See no Weevil, Hear no Weevil, Speak no Weevil

'Tis a sad day for greenery, specifically mine. I can still remember upon entrance into the first grade I was gifted with a spruce sprout no bigger than my thumb. Today, twelve years later, it has shooted up to a whopping five feet. Unfortunately, tragedy has struck. The tall, prickly branches have curled into so many grasping fingers due to a devilish creature that has decided to take up residence within. Foul, depraved, weevil! Now, dear readers, as you can probably guess from my previous post, I'm not a true-blue insect-hater. I have nothing personal against weevils in general. They are God's creations just like any other animal, they have to make a living and eat and reproduce like any other insect. It's just that weevils should know better than to feast on trees with sentimental value, when they are surrounded by other green buffets that are decidedly less loved by me, like my mother's cedars. They will probably have to lop off the top of my precious sapling in order to save it....Be brave, Spruce!

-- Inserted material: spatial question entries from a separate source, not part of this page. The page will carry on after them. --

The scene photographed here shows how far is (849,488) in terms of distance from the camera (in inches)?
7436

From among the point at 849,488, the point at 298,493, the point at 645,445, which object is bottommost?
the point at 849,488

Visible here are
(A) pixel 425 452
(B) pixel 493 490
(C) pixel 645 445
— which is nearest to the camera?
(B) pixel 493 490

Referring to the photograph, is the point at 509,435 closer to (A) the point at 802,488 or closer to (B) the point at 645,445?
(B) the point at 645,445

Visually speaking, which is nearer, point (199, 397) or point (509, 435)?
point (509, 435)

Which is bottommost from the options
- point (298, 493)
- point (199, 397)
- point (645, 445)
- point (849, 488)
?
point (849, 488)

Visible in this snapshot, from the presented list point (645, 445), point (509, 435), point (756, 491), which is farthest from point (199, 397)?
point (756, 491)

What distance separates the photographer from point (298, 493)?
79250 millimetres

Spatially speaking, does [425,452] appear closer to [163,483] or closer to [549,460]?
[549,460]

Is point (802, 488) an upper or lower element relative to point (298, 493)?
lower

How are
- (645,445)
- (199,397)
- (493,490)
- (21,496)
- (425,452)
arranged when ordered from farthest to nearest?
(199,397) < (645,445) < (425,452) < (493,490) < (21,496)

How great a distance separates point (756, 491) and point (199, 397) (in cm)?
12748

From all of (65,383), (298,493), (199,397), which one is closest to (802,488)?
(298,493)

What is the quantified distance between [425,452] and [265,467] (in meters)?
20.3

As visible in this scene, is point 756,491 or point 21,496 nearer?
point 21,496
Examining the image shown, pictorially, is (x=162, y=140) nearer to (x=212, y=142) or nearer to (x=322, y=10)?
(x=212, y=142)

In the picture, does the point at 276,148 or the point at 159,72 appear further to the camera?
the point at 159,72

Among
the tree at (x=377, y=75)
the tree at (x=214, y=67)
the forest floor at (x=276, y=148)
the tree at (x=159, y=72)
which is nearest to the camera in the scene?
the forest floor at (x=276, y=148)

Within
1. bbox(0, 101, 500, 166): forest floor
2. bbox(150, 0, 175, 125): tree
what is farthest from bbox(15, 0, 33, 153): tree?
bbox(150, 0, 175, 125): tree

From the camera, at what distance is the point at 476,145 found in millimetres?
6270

In other news... I discovered, upon returning to school to attend review sessions for the upcoming diplomas, that a rather large number of my favourite teachers have all decided to jump ship, and I feel absurdly grateful that I will no longer be around to face the inferior replacements the widely disliked principal (who shall remain nameless, because as bland as he is, I'm quite certain he is able to use Google) will undoubtedly hire to fill their slots. These teachers were excellent, so they shall not remain anonymous....Mr. Dvorak, my 12th grade English teacher (so of COURSE, he is well-liked by me), my 9th grade English teacher Mme O'Brien, Mme Clark (a shiny, new teacher fresh out of University when she taught me grade 9 science. It's a very educational experience to "break in" a new teacher, and I'm glad I had the opportunity), and Mr.Denis, the balding, short, well-aged religious center for our school. He taught my mother when she went to my high school, if that's any indication of the enormous span of years he's dedicated to teaching. Now, the only teacher worth gossiping about will be poor, lonely, math/drama teacher Mr. Shields, whose unkempt blond hair and hooded blue eyes continually display the perpetual stress he claims to be under, when it is perfectly obvious that he loves his job. (The local urban myth that he disciplines his rowdier pupils by launching desks at them has been only half-heartedly disputed by him, and I believe he's secretly pleased that his students believe he's strong enough to throw one of those heavy, cumbersome pieces of furniture far enough to do any real harm. I'm not saying he's weak, mind you, I'm saying our desks our heavy, because our school is cheap. Really, really cheap.)